» **QUESTIONS**
(a) In the text on young wildlife below, how far away can Great Horned Owl parents hear their young?
(b) Please write what comes next in the text on young wildlife below, picking up after its final sentence.

» **SOURCE DOCUMENT**
━━━━━━━━

Finding young animals doesn’t necessarily mean that they have become orphaned. The young are left alone, sometimes for long periods of time. The parent is usually nearby and quite conscious of their offspring.

Also, keep in mind that despite their small size, many young animals are actually independent enough to fend for themselves.

It is important to remember to contact a wildlife rehabilitation center and seek advice before picking up any wildlife.


Newborns have no scent which conceals them from predators, a spotted coat for camouflage and the instinct to remain in place until the mother returns. All of these adaptations ensure survival.

Mother deer will forage for food, spending very few daylight hours with her young.

Unless there is an obvious injury, incessant “crying “or the presence of flies, it is best to do nothing and allow the mother a chance to return to her offspring. Intervention often means a life in captivity unless it can be reunited with its mother within 24 hours.


Great Horned Owl young are often referred to as “jumpers” because they will jump from the nest before they can fly.

Both parents will tend the young as they learn how to hunt and fly while on the ground. “Jumpers” often wander from the original nest sight. Please do not attempt pick up a “jumper”! The jumper needs to stay within earshot of the parents.

Great Horned Owl parents can hear their young for up to a half mile away. If you find a jumper, leave it!

If you have the jumper in your possession, it is extremely important to get it back to the parents.

The male and female will call to their young for 24 hours hoping to get a response. If they do not, they will cease, believing the owlet has perished.


It is perfectly normal for young birds, known as fledglings, to be on the ground.

These birds are fully feathered or almost fully feathered. They are learning how to fly and how to fend for themselves, from the ground up. The parents are nearby, protecting them and feeding them. If you can safely reach the nest, you can place the young back in the nest or create an artificial nest.

Because most songbirds have a limited sense of smell or no sense of smell, the mother bird will not reject them. Because it is natural for some species of birds to be on the ground before they can fly, don’t be surprised if you find the young on the ground again.

━━━━━━━━

» **DATA SEGMENT**
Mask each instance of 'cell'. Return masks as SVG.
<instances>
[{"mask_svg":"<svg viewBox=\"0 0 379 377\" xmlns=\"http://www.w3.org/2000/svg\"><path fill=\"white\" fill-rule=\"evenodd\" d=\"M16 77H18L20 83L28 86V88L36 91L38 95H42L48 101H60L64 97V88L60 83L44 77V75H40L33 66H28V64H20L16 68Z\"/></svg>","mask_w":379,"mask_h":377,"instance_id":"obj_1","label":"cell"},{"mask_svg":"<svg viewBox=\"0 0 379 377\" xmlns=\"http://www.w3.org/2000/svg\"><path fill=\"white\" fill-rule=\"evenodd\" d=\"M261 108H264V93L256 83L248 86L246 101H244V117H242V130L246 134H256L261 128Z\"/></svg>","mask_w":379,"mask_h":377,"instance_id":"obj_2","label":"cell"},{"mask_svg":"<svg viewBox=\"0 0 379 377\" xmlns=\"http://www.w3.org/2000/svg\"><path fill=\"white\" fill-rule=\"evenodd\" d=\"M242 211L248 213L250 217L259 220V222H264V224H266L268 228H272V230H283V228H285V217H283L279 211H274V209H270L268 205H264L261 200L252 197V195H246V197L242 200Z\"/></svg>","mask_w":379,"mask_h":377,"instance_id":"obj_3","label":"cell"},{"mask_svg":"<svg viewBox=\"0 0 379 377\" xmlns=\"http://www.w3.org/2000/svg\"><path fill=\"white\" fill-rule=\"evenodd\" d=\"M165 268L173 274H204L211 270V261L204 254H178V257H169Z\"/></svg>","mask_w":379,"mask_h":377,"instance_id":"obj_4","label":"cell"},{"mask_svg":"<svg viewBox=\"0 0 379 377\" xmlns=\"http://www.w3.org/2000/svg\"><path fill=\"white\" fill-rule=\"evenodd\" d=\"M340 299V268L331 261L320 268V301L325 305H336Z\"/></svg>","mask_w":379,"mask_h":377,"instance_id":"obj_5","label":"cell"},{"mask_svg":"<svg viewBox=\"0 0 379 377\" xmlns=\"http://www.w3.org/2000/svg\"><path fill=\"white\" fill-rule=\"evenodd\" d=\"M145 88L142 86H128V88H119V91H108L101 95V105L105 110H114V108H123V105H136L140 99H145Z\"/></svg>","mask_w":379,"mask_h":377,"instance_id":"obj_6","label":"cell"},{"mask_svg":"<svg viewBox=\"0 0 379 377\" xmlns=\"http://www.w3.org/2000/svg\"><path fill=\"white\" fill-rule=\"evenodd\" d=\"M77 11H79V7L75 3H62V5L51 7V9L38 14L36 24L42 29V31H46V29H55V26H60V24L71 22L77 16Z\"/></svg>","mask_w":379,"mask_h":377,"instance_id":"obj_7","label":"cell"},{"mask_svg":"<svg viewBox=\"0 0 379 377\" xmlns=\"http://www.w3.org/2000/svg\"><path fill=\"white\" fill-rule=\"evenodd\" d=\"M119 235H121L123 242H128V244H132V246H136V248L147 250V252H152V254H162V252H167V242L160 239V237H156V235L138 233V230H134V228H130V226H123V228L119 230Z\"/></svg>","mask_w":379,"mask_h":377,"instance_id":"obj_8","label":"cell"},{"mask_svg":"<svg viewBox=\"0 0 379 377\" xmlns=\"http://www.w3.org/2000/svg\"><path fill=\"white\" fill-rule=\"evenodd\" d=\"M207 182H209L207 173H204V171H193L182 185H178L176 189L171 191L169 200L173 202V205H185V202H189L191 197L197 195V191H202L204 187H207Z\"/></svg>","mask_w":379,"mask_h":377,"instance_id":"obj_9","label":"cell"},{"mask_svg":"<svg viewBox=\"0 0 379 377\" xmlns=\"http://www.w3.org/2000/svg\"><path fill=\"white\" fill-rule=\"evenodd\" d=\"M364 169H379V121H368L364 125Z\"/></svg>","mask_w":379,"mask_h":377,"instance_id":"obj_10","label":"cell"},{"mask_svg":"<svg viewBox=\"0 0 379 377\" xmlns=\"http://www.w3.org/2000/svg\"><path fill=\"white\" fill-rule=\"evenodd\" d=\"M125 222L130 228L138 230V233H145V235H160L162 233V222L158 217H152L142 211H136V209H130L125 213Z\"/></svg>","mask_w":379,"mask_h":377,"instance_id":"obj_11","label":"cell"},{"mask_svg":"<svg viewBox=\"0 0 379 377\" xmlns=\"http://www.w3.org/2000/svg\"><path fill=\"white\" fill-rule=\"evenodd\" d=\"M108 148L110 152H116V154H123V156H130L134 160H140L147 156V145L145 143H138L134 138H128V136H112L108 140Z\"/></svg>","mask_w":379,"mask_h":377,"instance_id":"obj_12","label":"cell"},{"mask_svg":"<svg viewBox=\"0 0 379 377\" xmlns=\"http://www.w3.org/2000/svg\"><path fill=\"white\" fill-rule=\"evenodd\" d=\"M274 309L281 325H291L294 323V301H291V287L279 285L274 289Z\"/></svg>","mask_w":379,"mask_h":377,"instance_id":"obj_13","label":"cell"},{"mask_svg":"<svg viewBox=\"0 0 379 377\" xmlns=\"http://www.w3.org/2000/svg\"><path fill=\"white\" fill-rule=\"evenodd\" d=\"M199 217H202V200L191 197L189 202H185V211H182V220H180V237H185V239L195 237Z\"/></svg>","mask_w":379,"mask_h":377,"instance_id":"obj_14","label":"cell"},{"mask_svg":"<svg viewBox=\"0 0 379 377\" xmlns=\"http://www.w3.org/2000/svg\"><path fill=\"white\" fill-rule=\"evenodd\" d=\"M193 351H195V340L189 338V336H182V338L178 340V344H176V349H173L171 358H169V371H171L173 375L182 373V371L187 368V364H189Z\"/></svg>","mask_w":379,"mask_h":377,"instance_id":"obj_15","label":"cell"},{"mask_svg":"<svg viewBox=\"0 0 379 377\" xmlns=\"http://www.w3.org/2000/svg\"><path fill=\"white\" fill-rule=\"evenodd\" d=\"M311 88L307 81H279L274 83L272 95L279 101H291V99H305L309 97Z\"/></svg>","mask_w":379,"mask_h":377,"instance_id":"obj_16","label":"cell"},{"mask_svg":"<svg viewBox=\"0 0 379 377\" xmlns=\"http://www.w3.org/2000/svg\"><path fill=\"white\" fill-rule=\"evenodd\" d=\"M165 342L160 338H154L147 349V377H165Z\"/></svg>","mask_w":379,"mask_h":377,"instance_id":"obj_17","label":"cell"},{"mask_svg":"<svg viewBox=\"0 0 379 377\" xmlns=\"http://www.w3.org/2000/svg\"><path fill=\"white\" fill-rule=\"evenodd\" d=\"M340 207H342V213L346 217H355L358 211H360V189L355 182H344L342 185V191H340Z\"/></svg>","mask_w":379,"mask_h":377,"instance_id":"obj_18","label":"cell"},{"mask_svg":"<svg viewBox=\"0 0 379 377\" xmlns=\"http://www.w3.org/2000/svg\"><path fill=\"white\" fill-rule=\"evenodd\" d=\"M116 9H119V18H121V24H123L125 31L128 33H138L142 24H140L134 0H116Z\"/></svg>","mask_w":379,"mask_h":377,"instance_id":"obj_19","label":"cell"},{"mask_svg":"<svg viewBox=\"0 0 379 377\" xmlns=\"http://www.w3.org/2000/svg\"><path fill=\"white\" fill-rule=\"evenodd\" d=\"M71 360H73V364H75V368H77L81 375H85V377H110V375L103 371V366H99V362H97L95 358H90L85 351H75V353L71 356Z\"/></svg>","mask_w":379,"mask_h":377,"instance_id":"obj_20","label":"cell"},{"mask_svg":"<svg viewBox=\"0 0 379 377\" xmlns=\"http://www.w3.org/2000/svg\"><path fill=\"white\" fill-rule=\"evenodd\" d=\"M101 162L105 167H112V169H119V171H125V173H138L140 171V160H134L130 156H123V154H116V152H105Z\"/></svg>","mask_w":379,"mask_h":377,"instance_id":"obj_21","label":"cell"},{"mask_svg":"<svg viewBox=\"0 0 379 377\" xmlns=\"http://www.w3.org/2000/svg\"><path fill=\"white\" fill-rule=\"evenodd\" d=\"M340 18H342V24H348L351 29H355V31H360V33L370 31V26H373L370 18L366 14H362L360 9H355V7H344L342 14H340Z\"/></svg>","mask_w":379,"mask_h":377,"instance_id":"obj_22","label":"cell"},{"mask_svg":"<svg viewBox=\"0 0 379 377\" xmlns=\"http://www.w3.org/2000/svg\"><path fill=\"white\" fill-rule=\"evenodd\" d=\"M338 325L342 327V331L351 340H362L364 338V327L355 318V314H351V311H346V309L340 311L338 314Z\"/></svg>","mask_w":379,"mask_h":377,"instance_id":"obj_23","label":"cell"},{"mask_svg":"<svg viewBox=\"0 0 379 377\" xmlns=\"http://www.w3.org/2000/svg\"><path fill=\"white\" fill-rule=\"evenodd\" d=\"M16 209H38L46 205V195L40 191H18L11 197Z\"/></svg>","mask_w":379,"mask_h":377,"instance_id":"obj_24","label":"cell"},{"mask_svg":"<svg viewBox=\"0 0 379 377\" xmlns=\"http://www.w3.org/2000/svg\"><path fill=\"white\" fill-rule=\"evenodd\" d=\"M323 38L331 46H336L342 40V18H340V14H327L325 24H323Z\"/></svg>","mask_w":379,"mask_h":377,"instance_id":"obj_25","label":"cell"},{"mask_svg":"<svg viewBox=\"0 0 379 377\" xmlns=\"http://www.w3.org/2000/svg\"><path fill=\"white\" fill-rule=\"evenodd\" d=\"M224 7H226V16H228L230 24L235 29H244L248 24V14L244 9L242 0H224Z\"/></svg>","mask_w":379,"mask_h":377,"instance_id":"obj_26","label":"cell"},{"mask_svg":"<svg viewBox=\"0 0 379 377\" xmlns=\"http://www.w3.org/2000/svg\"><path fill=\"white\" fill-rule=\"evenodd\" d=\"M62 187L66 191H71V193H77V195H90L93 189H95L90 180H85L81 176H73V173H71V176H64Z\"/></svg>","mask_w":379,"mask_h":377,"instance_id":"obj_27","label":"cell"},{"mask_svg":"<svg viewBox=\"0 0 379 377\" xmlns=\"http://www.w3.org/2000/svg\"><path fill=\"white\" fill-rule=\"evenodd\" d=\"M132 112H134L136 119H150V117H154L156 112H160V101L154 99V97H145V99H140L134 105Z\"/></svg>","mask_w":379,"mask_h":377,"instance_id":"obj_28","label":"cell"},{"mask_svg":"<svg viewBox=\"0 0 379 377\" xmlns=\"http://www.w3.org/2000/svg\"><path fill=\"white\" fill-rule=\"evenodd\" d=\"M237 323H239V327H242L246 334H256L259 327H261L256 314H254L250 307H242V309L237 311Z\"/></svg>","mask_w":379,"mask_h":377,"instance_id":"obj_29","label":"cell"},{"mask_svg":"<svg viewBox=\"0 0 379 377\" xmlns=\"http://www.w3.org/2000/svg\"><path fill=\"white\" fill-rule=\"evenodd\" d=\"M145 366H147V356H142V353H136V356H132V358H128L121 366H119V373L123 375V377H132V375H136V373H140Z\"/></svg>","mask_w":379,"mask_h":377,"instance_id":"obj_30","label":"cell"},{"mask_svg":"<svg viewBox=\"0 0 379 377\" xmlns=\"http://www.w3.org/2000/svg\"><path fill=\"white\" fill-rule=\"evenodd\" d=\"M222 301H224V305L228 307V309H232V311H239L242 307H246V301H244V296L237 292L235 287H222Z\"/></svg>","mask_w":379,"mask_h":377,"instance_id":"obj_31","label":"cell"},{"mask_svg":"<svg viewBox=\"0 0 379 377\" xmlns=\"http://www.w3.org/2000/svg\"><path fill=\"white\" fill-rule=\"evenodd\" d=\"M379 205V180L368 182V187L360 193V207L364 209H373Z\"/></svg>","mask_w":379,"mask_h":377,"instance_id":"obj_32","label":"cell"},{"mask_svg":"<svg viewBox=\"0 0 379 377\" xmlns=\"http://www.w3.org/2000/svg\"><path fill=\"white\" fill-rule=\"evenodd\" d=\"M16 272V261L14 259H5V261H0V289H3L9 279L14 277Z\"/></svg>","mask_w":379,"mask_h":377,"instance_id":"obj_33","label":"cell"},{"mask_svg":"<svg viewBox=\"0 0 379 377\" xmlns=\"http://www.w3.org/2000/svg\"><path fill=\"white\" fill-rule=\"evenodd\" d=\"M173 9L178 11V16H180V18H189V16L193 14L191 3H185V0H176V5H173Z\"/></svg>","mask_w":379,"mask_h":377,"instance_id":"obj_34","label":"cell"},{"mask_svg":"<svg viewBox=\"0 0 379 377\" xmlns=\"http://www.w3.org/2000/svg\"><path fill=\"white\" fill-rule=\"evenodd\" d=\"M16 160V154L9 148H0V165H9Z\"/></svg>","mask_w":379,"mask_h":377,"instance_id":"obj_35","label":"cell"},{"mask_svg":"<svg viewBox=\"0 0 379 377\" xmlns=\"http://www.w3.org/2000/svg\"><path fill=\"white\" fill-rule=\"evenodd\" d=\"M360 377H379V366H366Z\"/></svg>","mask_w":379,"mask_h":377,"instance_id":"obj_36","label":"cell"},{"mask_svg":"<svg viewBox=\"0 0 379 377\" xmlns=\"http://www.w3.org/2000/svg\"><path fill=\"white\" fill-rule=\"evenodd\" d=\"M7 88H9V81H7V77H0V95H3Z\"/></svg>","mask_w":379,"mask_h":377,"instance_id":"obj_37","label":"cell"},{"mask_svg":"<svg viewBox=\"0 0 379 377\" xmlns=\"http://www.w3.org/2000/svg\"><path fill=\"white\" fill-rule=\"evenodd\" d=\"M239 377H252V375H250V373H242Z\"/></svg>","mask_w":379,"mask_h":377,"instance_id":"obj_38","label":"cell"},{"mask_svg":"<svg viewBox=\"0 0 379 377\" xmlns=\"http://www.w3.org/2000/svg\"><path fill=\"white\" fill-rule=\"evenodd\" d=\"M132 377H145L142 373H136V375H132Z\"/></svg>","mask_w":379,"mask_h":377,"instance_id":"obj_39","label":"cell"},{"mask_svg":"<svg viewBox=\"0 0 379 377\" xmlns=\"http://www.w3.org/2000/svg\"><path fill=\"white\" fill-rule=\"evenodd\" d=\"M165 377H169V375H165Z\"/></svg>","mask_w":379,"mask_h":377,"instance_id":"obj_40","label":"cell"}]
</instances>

━━━━━━━━

» **TASK RESULTS**
(a) Up to a half mile away.

(b)
Just because you do not see the mother around a nest of babies do not assume the mother has abandoned them. Mother rabbits only come to the nest once a day, under the cover of darkness to care for her young.

To determine the activity of the mother rabbit, place string near the nest site, in the form of an “X.”

If the mother has returned, the string will be disturbed slightly on her return visit.

Also, if the young rabbit is the size of a tennis ball with eyes open and ears erect, it is independent of its mother.


If you see a “baby” squirrel on the ground by itself, it may mean it has fallen out of the nest, or perhaps the squirrel is venturing out to explore the world around it.

Give the mother squirrel at least a few hours to find the youngster and coax it back up the tree. Young squirrels have a difficult time maintaining a constant body temperature so on a cold fall day, it is better to rescue the young squirrel rather than allow it to be exposed to the elements.

Carbon County Environmental Education Center can be contacted by calling 570-645-8597 for wildlife emergency questions. To find a rehabilitator: http://pawr.com

To find the answers to most questions and what to do if you should find what you believe is an orphaned animal: http://rescuingwildlife.com/

Jeannie Carl is a naturalist at the Carbon County Environmental Education Center in Summit Hill. For information on the center, visit www.carboneec.org.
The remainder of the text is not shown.